# Start of Records to use

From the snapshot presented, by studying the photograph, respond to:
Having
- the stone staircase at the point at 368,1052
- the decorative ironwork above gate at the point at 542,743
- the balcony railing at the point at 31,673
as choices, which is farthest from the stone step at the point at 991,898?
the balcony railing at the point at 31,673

# End of Records to use

Goal
Reproduce the records above word for word, line by line.

Exercise result
From the snapshot presented, by studying the photograph, respond to:
Having
- the stone staircase at the point at 368,1052
- the decorative ironwork above gate at the point at 542,743
- the balcony railing at the point at 31,673
as choices, which is farthest from the stone step at the point at 991,898?
the balcony railing at the point at 31,673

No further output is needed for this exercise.